Humility is a particular posture. The humble person is a servant of the truth, not the other way around. It is a posture of openness that comes from a recognition that we are limited, finite beings whose knowledge is always condition by our finitude. Humility is a peculiar virtue because the desire to attain it precludes true humility. This is a point that was made by Thomas Merton, the patron saint of humility, who had an uncanny knack of detecting the subtle ways that pride works its way into our lives. On the surface, we appear to be defined by selfish devotion, but in fact we are intent on hoarding spiritual riches (as if there was such a thing) for our selves. He uses a beautiful image of glass which becomes more invisible the more light it lets through. You’ll notice that this brings together humility and authenticity. The person who is both open to receiving understanding and committed to speaking authentically will become a conduit through which grace and mercy flow.

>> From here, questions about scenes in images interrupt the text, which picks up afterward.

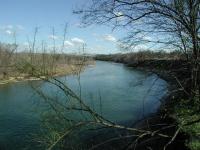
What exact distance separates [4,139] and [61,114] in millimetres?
12724

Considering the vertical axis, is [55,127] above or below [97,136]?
above

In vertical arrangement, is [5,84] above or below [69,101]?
below

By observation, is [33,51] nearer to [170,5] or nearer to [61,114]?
[61,114]

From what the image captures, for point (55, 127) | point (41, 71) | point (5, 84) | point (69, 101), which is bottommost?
point (5, 84)

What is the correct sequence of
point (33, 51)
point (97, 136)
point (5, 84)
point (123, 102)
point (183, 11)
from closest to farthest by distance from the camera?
point (33, 51)
point (183, 11)
point (97, 136)
point (123, 102)
point (5, 84)

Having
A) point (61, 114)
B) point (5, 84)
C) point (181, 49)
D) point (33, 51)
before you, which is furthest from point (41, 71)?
point (5, 84)

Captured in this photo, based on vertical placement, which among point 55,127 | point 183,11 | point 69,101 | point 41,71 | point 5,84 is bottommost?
point 5,84

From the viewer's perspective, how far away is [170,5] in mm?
8508

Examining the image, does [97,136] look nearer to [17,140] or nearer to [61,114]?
[17,140]

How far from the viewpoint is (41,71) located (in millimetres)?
4371

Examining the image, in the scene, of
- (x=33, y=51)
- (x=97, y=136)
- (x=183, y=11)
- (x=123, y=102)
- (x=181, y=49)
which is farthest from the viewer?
(x=123, y=102)

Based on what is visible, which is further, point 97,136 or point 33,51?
point 97,136

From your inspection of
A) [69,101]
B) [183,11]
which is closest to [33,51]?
[69,101]

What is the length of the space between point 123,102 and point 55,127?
67.8 ft
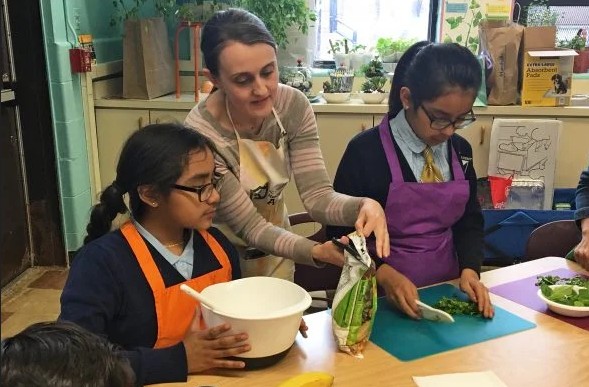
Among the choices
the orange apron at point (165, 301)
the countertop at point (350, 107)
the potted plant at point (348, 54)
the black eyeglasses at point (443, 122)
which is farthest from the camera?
the potted plant at point (348, 54)

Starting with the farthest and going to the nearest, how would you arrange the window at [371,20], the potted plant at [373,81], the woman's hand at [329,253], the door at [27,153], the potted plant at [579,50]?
the window at [371,20] < the potted plant at [579,50] < the potted plant at [373,81] < the door at [27,153] < the woman's hand at [329,253]

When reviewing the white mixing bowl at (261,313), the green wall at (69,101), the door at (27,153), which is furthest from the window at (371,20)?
the white mixing bowl at (261,313)

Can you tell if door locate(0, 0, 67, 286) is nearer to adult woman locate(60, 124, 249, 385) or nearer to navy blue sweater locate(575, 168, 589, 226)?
adult woman locate(60, 124, 249, 385)

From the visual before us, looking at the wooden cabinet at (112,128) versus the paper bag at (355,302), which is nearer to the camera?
the paper bag at (355,302)

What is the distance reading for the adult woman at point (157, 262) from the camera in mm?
1108

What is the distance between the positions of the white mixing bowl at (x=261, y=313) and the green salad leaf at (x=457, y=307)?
39cm

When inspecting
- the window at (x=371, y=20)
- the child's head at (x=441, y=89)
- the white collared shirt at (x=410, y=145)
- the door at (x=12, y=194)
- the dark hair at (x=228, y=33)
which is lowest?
the door at (x=12, y=194)

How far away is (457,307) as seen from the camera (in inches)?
55.0

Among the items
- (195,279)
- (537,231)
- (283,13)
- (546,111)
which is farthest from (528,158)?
(195,279)

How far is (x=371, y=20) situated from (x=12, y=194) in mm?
2301

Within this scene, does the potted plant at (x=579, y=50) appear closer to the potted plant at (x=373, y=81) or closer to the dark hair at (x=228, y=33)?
the potted plant at (x=373, y=81)

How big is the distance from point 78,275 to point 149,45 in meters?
2.30

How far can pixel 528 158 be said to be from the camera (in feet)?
9.97

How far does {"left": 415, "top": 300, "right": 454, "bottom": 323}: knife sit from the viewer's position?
130 centimetres
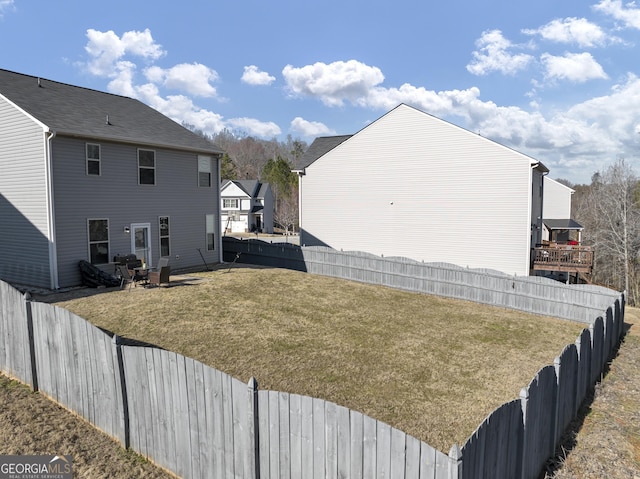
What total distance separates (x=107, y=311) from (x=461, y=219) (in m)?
16.9

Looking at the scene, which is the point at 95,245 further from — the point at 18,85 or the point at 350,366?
the point at 350,366


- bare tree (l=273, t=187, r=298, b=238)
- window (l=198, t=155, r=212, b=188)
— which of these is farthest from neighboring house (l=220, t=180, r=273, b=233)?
window (l=198, t=155, r=212, b=188)

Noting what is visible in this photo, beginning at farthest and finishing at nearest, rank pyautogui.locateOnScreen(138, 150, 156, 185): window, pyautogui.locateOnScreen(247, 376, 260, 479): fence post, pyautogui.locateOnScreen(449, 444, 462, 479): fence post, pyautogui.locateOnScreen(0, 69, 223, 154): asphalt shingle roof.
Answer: pyautogui.locateOnScreen(138, 150, 156, 185): window
pyautogui.locateOnScreen(0, 69, 223, 154): asphalt shingle roof
pyautogui.locateOnScreen(247, 376, 260, 479): fence post
pyautogui.locateOnScreen(449, 444, 462, 479): fence post

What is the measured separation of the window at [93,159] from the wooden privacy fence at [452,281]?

It occurred to me while I was at the bar that some goods can only be attained absent of the immediate intention to have that good. At the moment the most obvious one was humility. It is nice for me to decide that I am not a very humble person and would like to, and perhaps to carry that consciousness around with me and to set up trying to attain it; however in order to be humble it is necessary to lose a sense of myself as a person who is humble or not humble. Humility seems to be a virtue which happens vicariously, especially when the invest yourself fully in some worthy activity. It requires a certain kind of losing of preoccupation with the self and its status, but instead a face-to-face encounter with the greater-than. Humility is the limp that one gains in wrestling with an angel; it is not the blessing which one demands of the angel.

So people have told me that only when they no longer cared whether they would fall in love that they did. So others have told me that only when they have ceased being concerned with finding happiness that they found it.

Attention and consciousness is a mental program which is initiated by an unsettled state of affairs. Our focus is pulled onto that problem in an effort to detect the source and the solution. Self-consciousness is tripped when a problem with the self is detected. When you are not happy then you were aware of the thing called happiness, and you desire to be happy. Happiness is the one thing which utterly defines the situation you are in, and happiness as a goal fills up your field of consciousness. But if happiness can only be found by not seeking happiness, then you are in trouble. This may be way Zen Buddhism practices the attainment of non-attainment. What more do we have that we ought to give over? I’m afraid that the quest for self-actualization is in the end a vacuous quest. If the ‘self’ is what we aim for, then we should not be surprised if we end up thoroughly self-involved. But Jesus says, unless a kernel of wheat falls to the ground and dies, it remains only a single seed. But if it dies, it produces many seeds.